第9話 Another
昨日──いや、正確には今日なんだけど、中々眠りにつけなかった俺は、
その為、早起きなんてすることは当たり前のように諦めていたし、
「おはよう!それと、誕生日おめでとう!」
寝不足の俺の脳に、彩夏の無駄にテンションの高い声がよく響いた......新手の奇襲か?
「ありがとう......でも、どうして?」
「ん?そんなの、私が一番に祝いたかったからに決まってるでしょ」
少し恥ずかしそうにそう言ってくる彩夏に、少しイラっと来たがそれを決して表情には出さない。
「なんか、照れるな」
実のところ昨日、先輩と電話をしている時に日を跨いでいたので、日付が変わるのと同時に祝ってもらっていたので、彩夏が最初なわけではないが、まぁ、ここは機嫌を取っておこう。
「あ、それとこれ!プレゼント!」
これが例の......いや、今だけは余計なことを考えないようにしないと、少しでも表情に出したら、どう思われるか分かったもんじゃない。
「え、ありがとう!なんだろ......」
至って自然に、喜んで見せる。
「服?」
「うん!従弟の好みが入っちゃってるから、気に入ってもらえるか分からないけど」
『従弟』という言葉を聞いて、更に琴音先輩の話に信憑性が増した。
「わぁ、凄い、俺の好みそのままだ!」
「ほんと?!よかったぁ~」
俺の感想を聞いて、安堵した様子の彩夏。
「本当に、ありがとうな」
「いいんだよ、年に一回の大切な日なんだから」
もし、先輩からあの話を聞いていないか、聞いていても信じなかったら、俺は今の彩夏の笑顔に騙されていたことだろう。

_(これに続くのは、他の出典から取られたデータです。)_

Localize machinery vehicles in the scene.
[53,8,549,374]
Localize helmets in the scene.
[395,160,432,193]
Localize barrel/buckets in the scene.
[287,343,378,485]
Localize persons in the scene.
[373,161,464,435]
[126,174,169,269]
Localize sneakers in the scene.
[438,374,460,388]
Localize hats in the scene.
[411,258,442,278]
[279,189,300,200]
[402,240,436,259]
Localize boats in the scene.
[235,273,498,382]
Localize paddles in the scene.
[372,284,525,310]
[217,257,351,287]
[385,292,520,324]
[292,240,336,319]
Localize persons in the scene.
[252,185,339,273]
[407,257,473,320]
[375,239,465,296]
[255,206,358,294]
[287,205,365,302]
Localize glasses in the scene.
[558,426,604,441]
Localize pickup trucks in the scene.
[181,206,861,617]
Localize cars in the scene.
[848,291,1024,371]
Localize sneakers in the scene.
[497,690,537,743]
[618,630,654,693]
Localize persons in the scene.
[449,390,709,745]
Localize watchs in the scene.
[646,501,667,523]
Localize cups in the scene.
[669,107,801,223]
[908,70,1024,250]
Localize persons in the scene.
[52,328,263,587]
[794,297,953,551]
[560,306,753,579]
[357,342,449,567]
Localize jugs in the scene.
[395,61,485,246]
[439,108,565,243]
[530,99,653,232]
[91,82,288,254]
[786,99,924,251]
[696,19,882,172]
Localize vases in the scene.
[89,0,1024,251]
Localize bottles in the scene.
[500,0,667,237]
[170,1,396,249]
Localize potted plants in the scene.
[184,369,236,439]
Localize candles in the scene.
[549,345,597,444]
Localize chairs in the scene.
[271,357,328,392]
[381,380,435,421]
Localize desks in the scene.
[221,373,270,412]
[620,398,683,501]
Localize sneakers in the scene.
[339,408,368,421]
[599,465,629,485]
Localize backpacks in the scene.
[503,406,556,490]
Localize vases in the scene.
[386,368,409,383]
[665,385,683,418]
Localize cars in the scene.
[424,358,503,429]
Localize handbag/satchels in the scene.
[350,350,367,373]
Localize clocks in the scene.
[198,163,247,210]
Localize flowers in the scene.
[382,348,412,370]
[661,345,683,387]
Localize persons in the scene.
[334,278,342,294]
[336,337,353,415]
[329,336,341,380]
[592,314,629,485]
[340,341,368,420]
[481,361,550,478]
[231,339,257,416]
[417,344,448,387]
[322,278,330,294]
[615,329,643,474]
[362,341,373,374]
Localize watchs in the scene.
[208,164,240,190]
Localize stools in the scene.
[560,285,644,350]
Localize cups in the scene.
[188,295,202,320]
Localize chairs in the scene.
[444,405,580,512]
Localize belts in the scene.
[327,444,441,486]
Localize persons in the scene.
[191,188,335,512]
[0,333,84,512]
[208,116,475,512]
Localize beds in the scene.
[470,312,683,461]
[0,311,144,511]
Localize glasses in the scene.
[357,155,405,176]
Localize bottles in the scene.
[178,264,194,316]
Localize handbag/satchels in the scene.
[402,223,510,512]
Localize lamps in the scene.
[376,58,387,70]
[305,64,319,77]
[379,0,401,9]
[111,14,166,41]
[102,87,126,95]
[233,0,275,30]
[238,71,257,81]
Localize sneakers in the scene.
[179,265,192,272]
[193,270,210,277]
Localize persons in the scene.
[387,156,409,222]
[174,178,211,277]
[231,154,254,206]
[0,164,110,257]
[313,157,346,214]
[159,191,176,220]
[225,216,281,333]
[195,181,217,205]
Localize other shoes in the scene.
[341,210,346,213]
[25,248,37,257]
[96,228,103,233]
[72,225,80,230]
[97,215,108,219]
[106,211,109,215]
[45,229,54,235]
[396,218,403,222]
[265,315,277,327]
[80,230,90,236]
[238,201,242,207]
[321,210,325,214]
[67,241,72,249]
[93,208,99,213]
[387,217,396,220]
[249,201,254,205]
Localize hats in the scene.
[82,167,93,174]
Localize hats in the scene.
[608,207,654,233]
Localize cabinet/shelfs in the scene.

浮気は俺の勘違いで、彩夏は俺の彼女で、愛し合っていて、そんな幸せな思考をもって、そして、騙されていたことだろう。
「せっかくだから、今日はこれを着て、デートしようかな」
「うん!行こ行こ!!」
俺の言葉に気分を良くして、テンションが上がる彩夏。その彩夏が、夏になるにつれて暑くなってきたこの季節に、長袖の上着を着ていることが気になった。
そのことについて聞いてみると────。
「あぁ、これはね......」
寒がりだという話も聞かないし、なんなら、以前私服で会った時は半袖だったのに......という些細な疑問だったのだが、それにはちゃんと意味があったようで、彩夏が上着のチャックを下ろすと、中から、俺の手にあるTシャツとお揃いのTシャツが出てきた。
「ペアルックなの......どうかな?」
もし、もう一人の彼氏に見つかったらどうするんだ、とか、二着買う時もう一人の彼氏に何て言ったんだ、とかそんな言葉が俺の口から出てきそうだったがそれを必死に抑えて───
「嬉しいよ!」
──と、無邪気に喜ぶ彼氏を演じて見せた。